What makes a photo iconic? What makes it a good story? After reading, Becoming a Better Photographer, I had a pretty good idea. To tell a story, you need to capture the moment. The mood. The essence of what is happening. The photo should create small narratives within the viewer’s mind and elicit a thousand little questions. (Who is this migrant mother? What era is she from? Why is this leopard seal bringing the photographer penguins? Where were these photos taken? How did the photographer capture this moment)? A great photo will not only create these narratives, it will draw the viewer in through the use of one or more of photography’s main ‘rules.’
According to the famous photographer, Ansel Adams:
“There are no rules for good photographs, there are only good photographs.”Ansel Adams
Touché, Ansel Adams. Yet, there are a kind of ‘soft rules’ or guidelines for the aspiring photographer. These soft rules include:
1) Being selective with shots
2) Creating dynamic contrast
3) Changing up your perspective
4) Creating depth of field
5) Giving your photo balance
6) Capturing a moment
7) Giving thought to lighting
8) Paying attention to the foreground/background
These concepts help tell the story. They create points of interest and lead the viewer’s eye around on the photo. A photo that takes these concepts into consideration will be more dynamic and potentially iconic. Here are a few examples from the 80’s that illustrate these guidelines-to-follow:
This scene from These Pictures Of American Malls In The 1980s Are Actually Incredible is a good example of pre-composing a shot in your mind and being selective with picture taking. Malls are busy- the photographer could have randomly taken a bunch of photos of people walking by, but he waited to get the right shot.

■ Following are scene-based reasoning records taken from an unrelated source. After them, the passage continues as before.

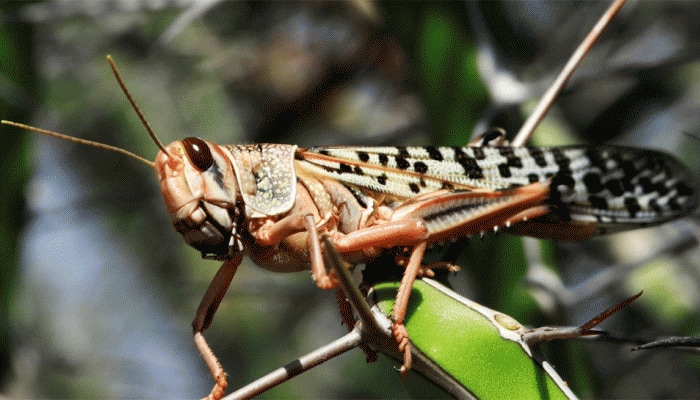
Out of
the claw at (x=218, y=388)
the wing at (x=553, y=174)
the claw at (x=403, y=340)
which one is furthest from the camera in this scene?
the wing at (x=553, y=174)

This scene is well balanced; on the left side there is a person on the top of the stairs, a person on the middle landing, a person on the landing below that one, a person at the bottom, and a couple of people on the far right below him. Orbs dangling from rods demarcate a grid. On the right side, a group of people balance out the left side. A wire overhang on the right balances out the rods on the left and create a contrast because of the variance in size and change in line direction.
Here, the photographer has captured David Lee Roth (from 1980s Music and Pop Culture Photography) taking a drink on the shallow edge of a wall of speakers. The speakers create a visually appealing pattern of black and off-white circles. Yet the pattern would be pretty dull to look at if there wasn’t a person in the foreground to break our gaze from the pattern. Roth disrupts it; he creates contrast with the middle ground (and also tension with the shallow depth of field. We almost expect him to fall off in a drunken stupor)!
This scene exemplifies perspective. Here, Joe Strummer smokes a cigarette on top of a car. But he isn’t just sitting nonchalantly on the hood, he’s laying down on it and taking a drag from an unconventional angle. The photographer took full advantage of this unusual angle by crouching down on the ground to get a better vantage point. We can tell that the camera is pointing up- giving us a ‘worm’s eye’ view of Joe. This unique perspective has taken a mundane action and turned it into something dynamic.
In this photo from Top 12 Street Photographers Who Captured the Grit of New York in the 70s and 80s, there is an incredible depth of field. Perspective lines and a pitch black background gives the viewer a sense of great depth. (How far back does that alley-way go)? The depth creates tension and a sense of uneasiness which is amplified by the expressions and gestures of our foreground figures.
This picture just screams rule-of-thirds. It isn’t too hard to see the grid in this photo from an 80’s mall. A grey and red pole demarcates the first third from the other two thirds. A woman in black demarcates the last third. Madonna albums attract our gaze on the left side, while the woman in black steals our attention on the right. The woman creates a point of contrast and balance from the red and light grey scene, as well as the rectangular pattern of albums. What if the woman were not there? The photo would feel uncomfortably off-balanced.
Now this is a moment. Freddie Mercury is singing his heart out on stage. The crowd goes wild. Freddie is dancing and moving around a lot. The energy is electric. How could anyone have anticipated what the singer would do? Yet, the photographer was able to capture the precise moment when Freddie would arch himself backwards in a moment of pure joy. The spotlight hits him just right. The contrast between this singular rock star and his adoring 70,000 fans gives us an indescribable rock and roll feeling. This photo is nothing short of iconic.
This photo from These Photographers Captured the Rebellious Youth of the ’80s is the perfect example of a creative use of lighting. The back lighting turns our subject into a silhouette. Trails of smoke from a cigarette can be seen in the light. The harsh contrast between dark and light creates a feeling of tension and edginess, which perfectly encapsulates the rebelliousness of our mystery figure.
This photo makes great use of near and far elements. The photographer could have chosen to only take a picture of the figure with a closed window, but it would have felt flat. Or he could have only photographed the landscape, but the photo would have been pretty dull. Here though, the figure lays halfway out the window, drawing our eye from him to what lays beyond.